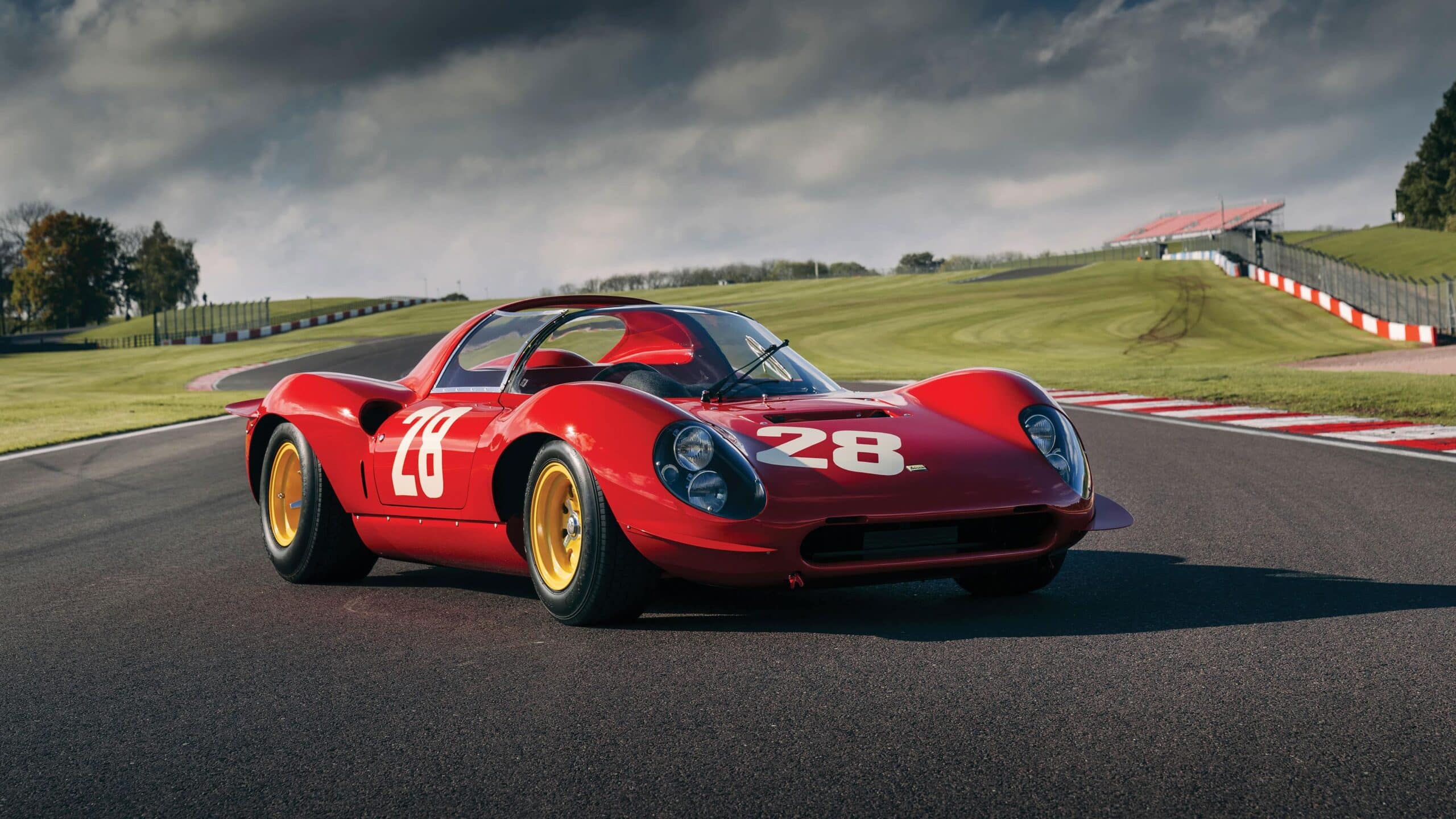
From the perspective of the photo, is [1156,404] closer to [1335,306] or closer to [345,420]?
[345,420]

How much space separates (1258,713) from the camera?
337cm

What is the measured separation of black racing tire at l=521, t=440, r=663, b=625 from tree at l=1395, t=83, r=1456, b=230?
118 m

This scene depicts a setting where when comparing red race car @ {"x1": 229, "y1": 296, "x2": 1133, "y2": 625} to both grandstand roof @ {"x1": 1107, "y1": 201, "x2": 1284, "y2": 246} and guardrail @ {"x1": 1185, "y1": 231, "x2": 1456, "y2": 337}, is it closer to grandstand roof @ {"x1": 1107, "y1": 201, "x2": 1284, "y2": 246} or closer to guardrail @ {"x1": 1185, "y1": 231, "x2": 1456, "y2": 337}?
guardrail @ {"x1": 1185, "y1": 231, "x2": 1456, "y2": 337}

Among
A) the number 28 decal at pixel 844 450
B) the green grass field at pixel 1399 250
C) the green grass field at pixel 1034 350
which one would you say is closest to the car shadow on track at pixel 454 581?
the number 28 decal at pixel 844 450

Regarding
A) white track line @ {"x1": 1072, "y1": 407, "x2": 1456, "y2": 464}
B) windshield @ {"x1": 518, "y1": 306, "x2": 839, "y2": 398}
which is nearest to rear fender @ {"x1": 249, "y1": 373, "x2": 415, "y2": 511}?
windshield @ {"x1": 518, "y1": 306, "x2": 839, "y2": 398}

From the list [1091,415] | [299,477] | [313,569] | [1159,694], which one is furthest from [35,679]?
[1091,415]

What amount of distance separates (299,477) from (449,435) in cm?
130

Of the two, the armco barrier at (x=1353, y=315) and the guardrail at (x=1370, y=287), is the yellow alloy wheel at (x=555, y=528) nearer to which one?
the guardrail at (x=1370, y=287)

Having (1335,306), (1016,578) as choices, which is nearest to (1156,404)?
(1016,578)

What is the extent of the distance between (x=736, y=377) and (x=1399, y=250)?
249 feet

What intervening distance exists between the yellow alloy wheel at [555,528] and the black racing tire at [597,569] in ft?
0.13

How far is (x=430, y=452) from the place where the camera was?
530cm

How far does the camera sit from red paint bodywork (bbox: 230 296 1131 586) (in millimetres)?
4285

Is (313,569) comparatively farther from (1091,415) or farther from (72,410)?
(72,410)
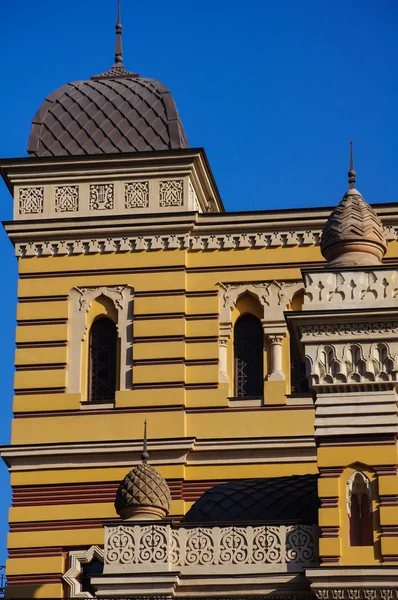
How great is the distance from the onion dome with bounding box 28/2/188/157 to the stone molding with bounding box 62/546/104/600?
584cm

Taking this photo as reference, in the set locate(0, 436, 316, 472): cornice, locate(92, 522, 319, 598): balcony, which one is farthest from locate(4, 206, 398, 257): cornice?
locate(92, 522, 319, 598): balcony

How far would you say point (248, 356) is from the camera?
25844 millimetres

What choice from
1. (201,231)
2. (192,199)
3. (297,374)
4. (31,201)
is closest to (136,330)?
(201,231)

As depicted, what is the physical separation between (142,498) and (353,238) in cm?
385

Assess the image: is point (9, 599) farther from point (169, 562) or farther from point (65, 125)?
point (65, 125)

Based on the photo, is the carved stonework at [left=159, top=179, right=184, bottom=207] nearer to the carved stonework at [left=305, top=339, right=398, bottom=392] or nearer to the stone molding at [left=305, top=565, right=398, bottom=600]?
the carved stonework at [left=305, top=339, right=398, bottom=392]

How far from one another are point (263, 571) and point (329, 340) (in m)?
2.65

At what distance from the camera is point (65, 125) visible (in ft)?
89.4

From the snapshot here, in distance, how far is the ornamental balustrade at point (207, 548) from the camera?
19641 millimetres

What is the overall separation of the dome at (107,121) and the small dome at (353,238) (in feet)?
18.0

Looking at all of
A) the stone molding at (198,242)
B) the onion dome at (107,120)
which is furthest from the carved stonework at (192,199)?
the onion dome at (107,120)

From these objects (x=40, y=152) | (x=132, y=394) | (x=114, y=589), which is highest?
(x=40, y=152)

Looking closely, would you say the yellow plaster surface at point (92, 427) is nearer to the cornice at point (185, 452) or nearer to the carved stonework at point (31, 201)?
the cornice at point (185, 452)

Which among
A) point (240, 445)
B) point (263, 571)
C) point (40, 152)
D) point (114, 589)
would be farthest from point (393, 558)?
point (40, 152)
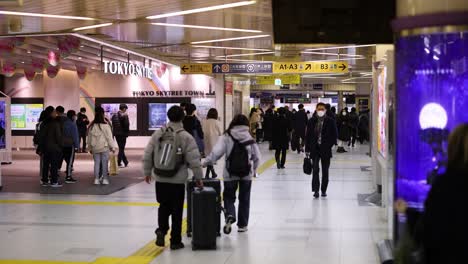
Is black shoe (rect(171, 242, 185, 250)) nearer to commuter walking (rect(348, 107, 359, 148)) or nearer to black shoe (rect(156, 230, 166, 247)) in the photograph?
black shoe (rect(156, 230, 166, 247))

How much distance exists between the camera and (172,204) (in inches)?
290

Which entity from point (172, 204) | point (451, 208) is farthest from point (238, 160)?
point (451, 208)

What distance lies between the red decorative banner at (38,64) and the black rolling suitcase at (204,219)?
16410 mm

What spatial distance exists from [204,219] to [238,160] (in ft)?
3.44

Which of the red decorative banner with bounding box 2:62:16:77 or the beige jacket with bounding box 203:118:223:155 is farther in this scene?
the red decorative banner with bounding box 2:62:16:77

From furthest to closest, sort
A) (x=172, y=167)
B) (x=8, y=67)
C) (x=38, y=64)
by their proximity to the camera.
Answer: (x=38, y=64)
(x=8, y=67)
(x=172, y=167)

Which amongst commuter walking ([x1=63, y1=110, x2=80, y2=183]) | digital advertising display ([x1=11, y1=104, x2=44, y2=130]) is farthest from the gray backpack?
digital advertising display ([x1=11, y1=104, x2=44, y2=130])

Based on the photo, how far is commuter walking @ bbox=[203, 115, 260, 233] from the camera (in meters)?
8.16

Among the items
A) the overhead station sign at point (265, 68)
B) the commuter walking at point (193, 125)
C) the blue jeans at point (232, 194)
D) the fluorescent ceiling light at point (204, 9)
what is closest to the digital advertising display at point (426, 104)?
the blue jeans at point (232, 194)

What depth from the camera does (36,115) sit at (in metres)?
27.3

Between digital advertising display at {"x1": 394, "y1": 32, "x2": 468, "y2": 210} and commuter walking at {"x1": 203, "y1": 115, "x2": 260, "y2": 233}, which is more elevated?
digital advertising display at {"x1": 394, "y1": 32, "x2": 468, "y2": 210}

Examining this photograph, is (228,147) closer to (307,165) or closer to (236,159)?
(236,159)

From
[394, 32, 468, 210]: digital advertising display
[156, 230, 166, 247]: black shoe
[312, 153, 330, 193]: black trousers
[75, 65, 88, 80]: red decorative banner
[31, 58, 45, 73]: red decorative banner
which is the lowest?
[156, 230, 166, 247]: black shoe

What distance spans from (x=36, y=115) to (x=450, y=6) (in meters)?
24.9
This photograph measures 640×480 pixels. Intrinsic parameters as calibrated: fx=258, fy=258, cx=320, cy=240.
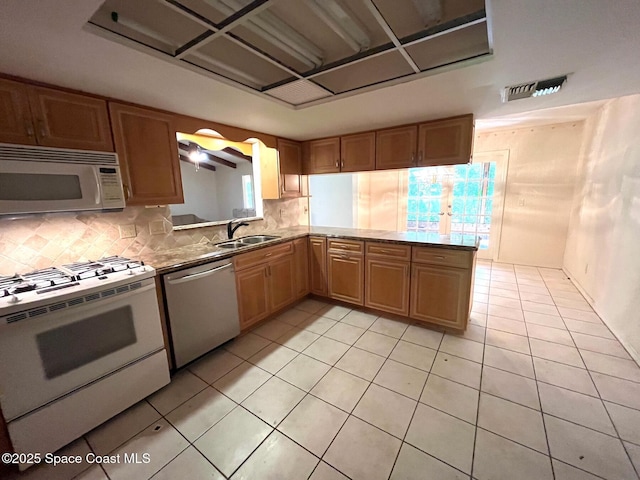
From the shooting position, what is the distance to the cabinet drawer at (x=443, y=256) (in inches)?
91.3

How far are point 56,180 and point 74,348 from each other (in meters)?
1.03

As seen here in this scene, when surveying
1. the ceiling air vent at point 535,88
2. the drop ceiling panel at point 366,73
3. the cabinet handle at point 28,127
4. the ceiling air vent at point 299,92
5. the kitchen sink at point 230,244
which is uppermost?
the drop ceiling panel at point 366,73

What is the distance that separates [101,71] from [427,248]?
2709 millimetres

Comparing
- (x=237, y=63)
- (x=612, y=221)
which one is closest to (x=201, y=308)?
(x=237, y=63)

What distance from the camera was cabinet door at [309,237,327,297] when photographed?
3168 millimetres

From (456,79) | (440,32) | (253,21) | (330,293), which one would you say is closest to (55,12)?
(253,21)

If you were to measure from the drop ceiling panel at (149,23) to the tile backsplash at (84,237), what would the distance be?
1.36 meters

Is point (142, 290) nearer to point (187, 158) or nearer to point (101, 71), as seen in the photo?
point (101, 71)

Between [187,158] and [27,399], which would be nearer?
[27,399]

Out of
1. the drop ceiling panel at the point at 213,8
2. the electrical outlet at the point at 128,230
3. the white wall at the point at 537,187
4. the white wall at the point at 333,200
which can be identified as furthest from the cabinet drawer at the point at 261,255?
the white wall at the point at 537,187

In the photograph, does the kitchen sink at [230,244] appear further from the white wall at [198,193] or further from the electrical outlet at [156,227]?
the electrical outlet at [156,227]

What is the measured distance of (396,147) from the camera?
2861mm

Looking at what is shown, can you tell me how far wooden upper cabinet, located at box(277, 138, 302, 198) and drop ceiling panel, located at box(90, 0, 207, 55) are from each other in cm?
197

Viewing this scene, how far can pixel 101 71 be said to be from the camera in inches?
58.4
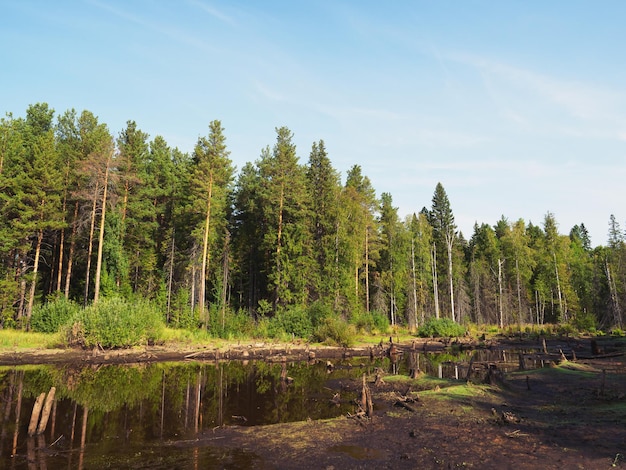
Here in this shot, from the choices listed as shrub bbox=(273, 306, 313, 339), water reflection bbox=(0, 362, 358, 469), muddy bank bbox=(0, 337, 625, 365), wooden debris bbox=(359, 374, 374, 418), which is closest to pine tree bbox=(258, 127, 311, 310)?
shrub bbox=(273, 306, 313, 339)

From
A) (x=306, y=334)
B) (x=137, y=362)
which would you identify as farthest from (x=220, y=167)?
(x=137, y=362)

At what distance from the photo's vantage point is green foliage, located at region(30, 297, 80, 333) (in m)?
33.4

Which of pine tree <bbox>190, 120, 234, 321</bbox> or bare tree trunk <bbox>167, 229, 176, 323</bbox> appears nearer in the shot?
pine tree <bbox>190, 120, 234, 321</bbox>

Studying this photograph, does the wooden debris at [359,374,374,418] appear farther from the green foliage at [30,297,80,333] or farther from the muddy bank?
the green foliage at [30,297,80,333]

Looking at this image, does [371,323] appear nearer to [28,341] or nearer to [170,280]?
[170,280]

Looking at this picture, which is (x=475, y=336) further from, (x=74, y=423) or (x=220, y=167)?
(x=74, y=423)

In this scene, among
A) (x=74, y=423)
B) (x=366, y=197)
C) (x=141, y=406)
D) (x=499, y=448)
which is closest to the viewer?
(x=499, y=448)

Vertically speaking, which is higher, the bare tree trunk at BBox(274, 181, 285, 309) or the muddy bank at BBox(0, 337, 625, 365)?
the bare tree trunk at BBox(274, 181, 285, 309)

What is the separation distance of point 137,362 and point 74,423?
573 inches

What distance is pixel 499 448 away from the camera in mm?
10555

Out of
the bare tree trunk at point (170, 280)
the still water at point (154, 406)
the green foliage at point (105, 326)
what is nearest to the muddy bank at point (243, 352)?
the green foliage at point (105, 326)

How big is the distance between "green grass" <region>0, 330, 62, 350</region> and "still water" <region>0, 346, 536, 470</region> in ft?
18.0

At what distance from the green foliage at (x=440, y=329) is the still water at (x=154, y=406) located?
62.5ft

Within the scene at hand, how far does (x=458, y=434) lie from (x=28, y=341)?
31683 mm
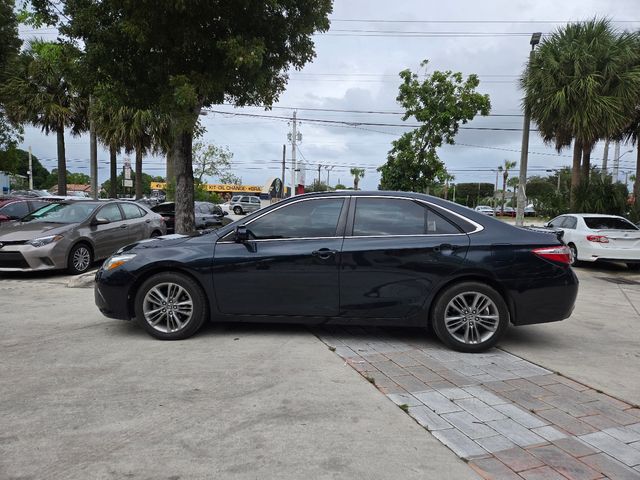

========================================

▸ **Short task**
Count the lines in the material that contain the word "drawer", paying attention to case, and reply with only the number.

▸ **Written response**
2